Despite the fact that Nimslo cameras are no longer produced, one can still obtain a Nimslo through various internet auction sites. In fact, the Nimslo maintains a loyal following among photography buffs. In most recent years, renewed interest in the 1981 Nimslo camera has created a growing online after-market for both the analog camera itself and Nimslo camera prints. This includes a large number of GIF images created using the Nimslo camera, which have proliferated for viewing online.

As of May 2012, there are no known labs that can make lenticular prints from film.

In a somewhat "retro" development, many stereo photography buffs used the Nimslo to take stereo slides which were mounted in "4P" (half frame) slide mounts. This was done by using either slip in cardboard mounts, some specially labeled with the Nimslo name or aluminum masks such as the Realist "closeup" mask. These masks were sometimes put in metal frames and placed between glass, much like Realist format slides. The resulting stereo slides could then be viewed using conventional Realist format viewers or even projected with stereo projectors.

The dot that was green on negatives was red on slide film and so stereo hobbyists could tell which chip was the left frame after
cutting the film by looking for the red dot. Because many slide mounts were designed for an image frame taller than the Nimslo frame this red dot was sometimes visible in the picture.

The glass lenses and automatic exposure control of the Nimslo made it well suited for this purpose, unlike similar cameras such as the Nishika that typically sported plastic lenses and limited adjustability, relying on the latitude of the print film to give good results under varied lighting conditions.

Others used the Nimslo to produce half frame prints that could be used to make stereo cards which could be viewed in conventional stereoscopes.

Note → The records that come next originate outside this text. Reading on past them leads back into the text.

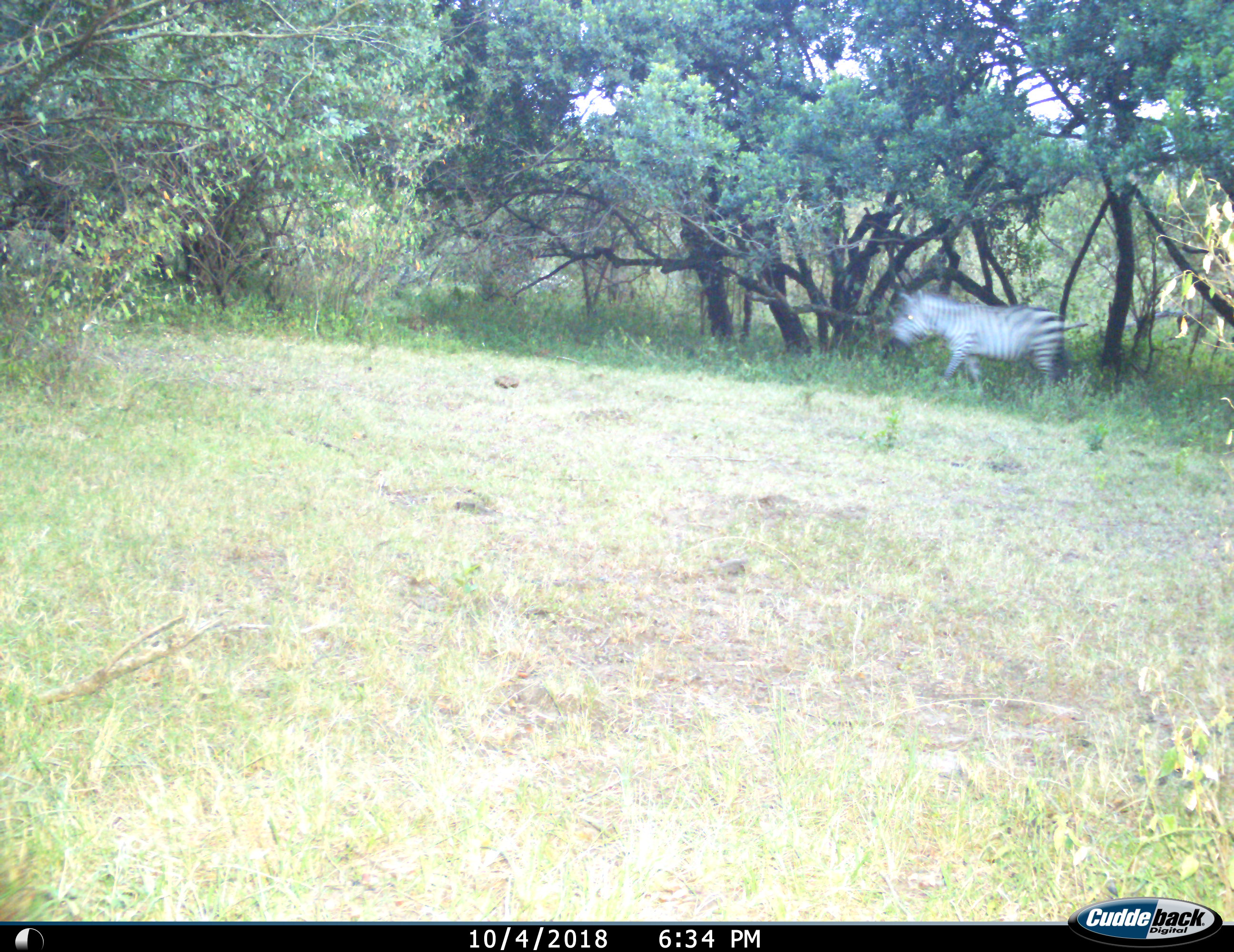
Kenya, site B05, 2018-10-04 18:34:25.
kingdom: Animalia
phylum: Chordata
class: Mammalia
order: Perissodactyla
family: Equidae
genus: Equus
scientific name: Equus quagga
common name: plains zebra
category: zebra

Since only the two outer images of the four images formed by each snap were mounted, using an unmodified Nimslo to produce stereo pairs results in wasted film. Making prints is even more costly since half of them will be thrown away. The problem of paying for twice as many prints could be solved by covering the two center lenses, but that doesn't solve the problem of film wastage. This spurred some enterprising individuals to come up with modifications.

Technical Enterprises came out with the Teco-Nimslo which exposed two images at a time and modified the film advance so that there was no film wastage. This produced 24 half-frame pairs on a 24-exposure roll. The result was an ideal camera for those satisfied with half-frame format slides.

David Burder came up with more radical modifications. One, the original Burdlo, featured a modified lens board with two lenses but essentially the same film advance to take full-frame stereo pictures. The stereo base was greatly reduced to only 36mm, adequate for closeup work. Other cameras also going by the name Burdlo included multiple Nimslos joined together to make 12 lens and 24 lens lenticular cameras. None of these were as popular as the Teco-Nimslo but pictures of them are easy enough to find on the web and have occasionally been the subject of blog entries.

Others have modified the Nimslo to make a wide format camera, or have found other non 3D uses, with or without modification.